Hoje, 17 de março de 2017, completam três anos de Operação Lava Jato. Para um país como o nosso – pobre de justiça e rico de impunidade – deve-se comemorar.  Ao passo que a corrupção é sistêmica, como bem apontou vários pareceres jurídicos, qualquer ação no sentido contrário (ao sistema) é bem vinda e sempre deverá ser observada como frutífera.

Como saldo positivo, nesses quase mil e cem dias de intensa atividade – do mal contra o bem – já é possível colher-se dividendos. Credor desse ativo restaurador, em todos os sentidos, por assim dizer, está o povo brasileiro que além de conseguir ser olhado com um pouco mais de respeito, enquanto nação, começa receber, concretamente, parte dos bilhões surrupiados pelos caras que pertencem ao andar de cima da pirâmide financeira e que, em tese, não estariam precisando dessa grana, para resolverem suas vidas.

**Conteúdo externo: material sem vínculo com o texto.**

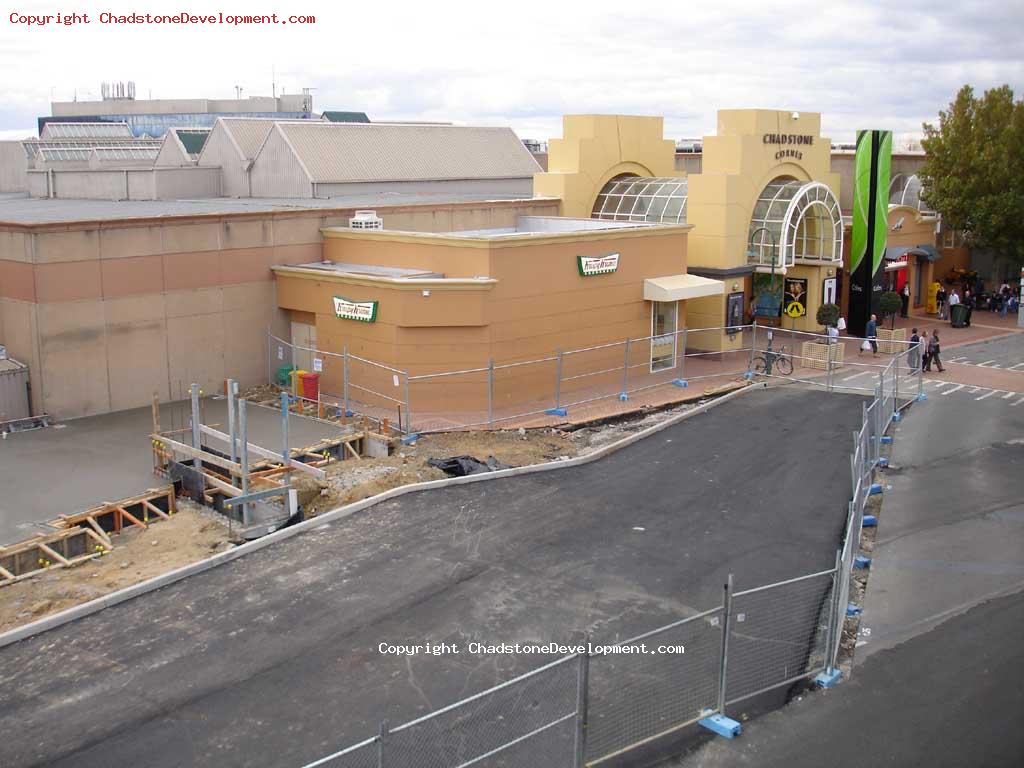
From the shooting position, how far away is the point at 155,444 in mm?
21375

Num sistema capitalista complexo, onde o poder político – Legislativo, Executivo e Judiciário – em muitos dos casos, trabalham como verdadeiros prestadores de serviços ao capital, sobretudo em nosso países, cuja população vive entretida, a semana inteira,  com futebol, novela e big-brother quebrar a regra histórica – no nosso caso desde à sua invasão, em 1500 –  é algo quase intransponível, principalmente, quando os meios de comunicação de massa também estão participando, em larga escala, do “banquete”.

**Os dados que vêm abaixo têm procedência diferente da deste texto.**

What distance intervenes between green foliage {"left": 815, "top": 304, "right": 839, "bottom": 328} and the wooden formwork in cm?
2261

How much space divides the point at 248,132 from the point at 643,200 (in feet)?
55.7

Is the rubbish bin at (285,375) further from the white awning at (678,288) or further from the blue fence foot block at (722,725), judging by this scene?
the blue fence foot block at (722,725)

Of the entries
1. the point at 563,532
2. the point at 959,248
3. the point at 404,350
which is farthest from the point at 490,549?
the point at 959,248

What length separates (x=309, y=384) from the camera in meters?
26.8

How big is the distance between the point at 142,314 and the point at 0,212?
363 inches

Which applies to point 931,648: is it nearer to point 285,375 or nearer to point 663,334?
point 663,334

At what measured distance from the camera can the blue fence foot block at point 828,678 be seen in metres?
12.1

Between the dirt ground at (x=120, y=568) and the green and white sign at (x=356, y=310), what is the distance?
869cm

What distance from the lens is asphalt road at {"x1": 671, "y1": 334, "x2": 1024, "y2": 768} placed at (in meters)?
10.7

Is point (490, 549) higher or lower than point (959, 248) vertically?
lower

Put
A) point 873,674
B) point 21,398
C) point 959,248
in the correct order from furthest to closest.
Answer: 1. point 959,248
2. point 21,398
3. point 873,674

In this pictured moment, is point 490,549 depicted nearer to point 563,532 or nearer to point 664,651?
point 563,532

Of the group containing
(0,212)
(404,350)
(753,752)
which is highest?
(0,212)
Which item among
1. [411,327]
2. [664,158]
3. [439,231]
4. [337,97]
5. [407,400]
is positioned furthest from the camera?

Nesse turbilhão de interesses, nessa verdadeira rede de promiscuidade política\ financeira\eclesiástica, resta-nos, observadores e atores desse grande palco chamado Brasil, em particular,  Operação Lava Jato, contudo, repudiar os que ideologicamente assumi o papel de vitima e tenta desqualificar o trabalho do recorte de justiça saneadora, representado, neste caso, pelo Juiz Sergio Moro.

Se às 38 fases da operação, se às 89 condenações, se os 10 bilhões recuperados e se os 1.362 anos de condenações lhes parecem muito, para o Brasil que éramos acostumados a enxergar, digo-lhes: são inexpressivos, diante do novelo de corrupção que ainda falta ser passado a limpo, em todas as esferas do Poder Público Brasileiro.